Hospitality is the foundation of Christianity. When Jesus sent his disciples out to preach, he told them that if a town does not welcome them, they are to leave and shake its dust from their feet. If they are not welcome, they cannot preach, they cannot heal, and they cannot work miracles. So hospitality is a pre-requisite to Christianity. Hospitality is the art of making people feel welcome.
Hospitality in our Church is not just the job of the greeters or the ushers, but instead it is the job of each and every one of us. I am sure you have all had the experience of being on vacation and attending a church where you knew no one. Were you made to feel welcome?
Church should be a place where everyone feels welcome by everyone else. We often sing the hymn: "All are welcome, all are welcome, all are welcome in this place." Today we need to pledge that we too will make all people feel welcome at St. Michael.
Sometime things happen in this church or any church that might at first seem annoying. But it is always good to look at it from a different perspective:
Sometimes babies cry in Church. We are very fortunate to have crying babies in this church. It is a sign of growth.
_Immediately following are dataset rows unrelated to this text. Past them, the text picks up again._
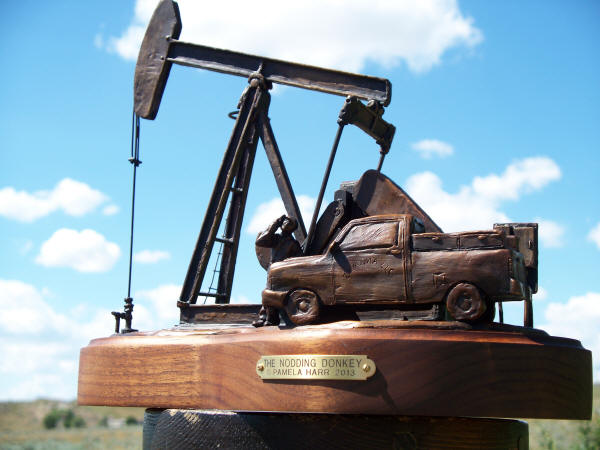 Bronze sculpture of an oil well pumping.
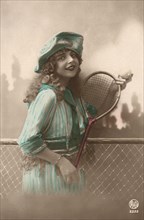 Woman in blue dress with Tennis Racquet and ball.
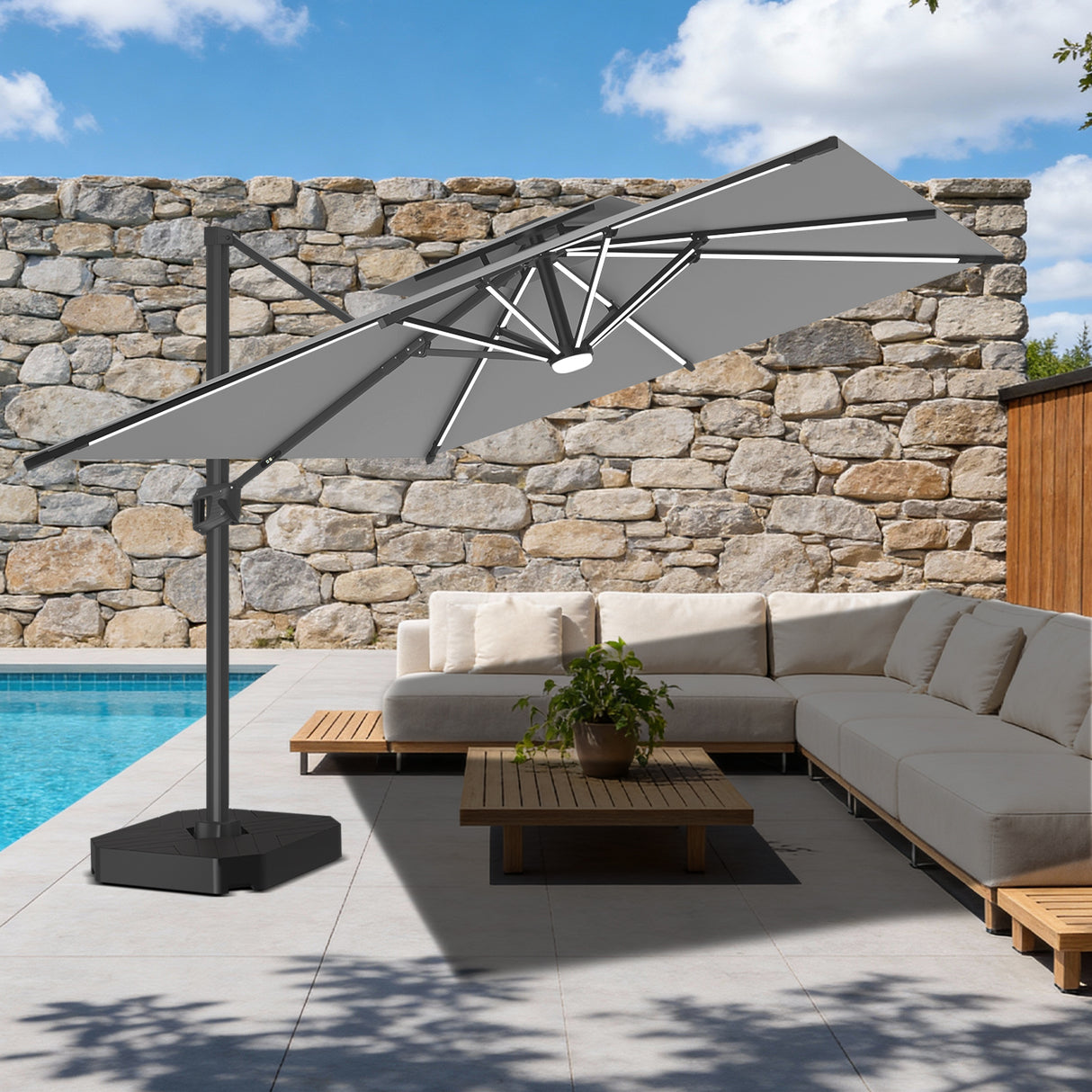 Patioslife grey cantilever parasol with LED lights over outdoor sofa set on stone wall patio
I can't tell you how many priest friends I have that would give anything to hear a baby cry in their church. Crying babies are a sign of new life and growth. So I say: "Cry baby, cry". St. Michael is a church that has far more baptisms than we do funerals. That is not true in many churches. So cry baby, cry. You are welcome here.
Sometimes we see little children, accompanied by a parent, walking down the aisle to a bathroom. A few minutes later they come back into the church, then ten minutes later they're going back out of the church. You know what they are doing. Probably parents are trying to potty train them. Most of you have done that at some point, you know what it is like. Many of my priest friends would give anything to see child walk down the aisle. So I say: "Walk child, walk", even if it means two or three times during the same Mass. You are welcome here.
Then we have the elderly, walking slowly to communion, feeling like they are holding up the line. So I say, "Just take your time", walk at your pace, we don't want anyone falling down. There is no hurry. You are welcome here. As the song goes: "All are welcome, all are welcome, all are welcome in this place." The very young, the very old, and everyone in-between.
In conclusion, I would like to propose a new rule for our Church. The rule is called: "The ten foot five foot rule". Here is the way it goes: when approaching a person, at 10 feet away you make eye contact with the person,
at 5 feet away you greet that person." Very simple yet very hospitable. Just think what church would be like if everyone did that? Just think what the world would be like if everyone did that? WE at St. Michael should set
the tone for the rest of humanity, showing how life can be lived. Amen.
Fr. Terry Hazel
Sirach 3:17–18, 20, 28–29
“Conduct your affairs with humility, and you will be loved more than a giver of gifts.”
Hebrews 12:18–19, 22–24a
“You have approached Mount Zion and the city of the living God, ...the assembly of the firstborn enrolled in heaven,
and God the judge of all.”
Luke 14:1, 7–14
“When you are invited...,take the lowest place.”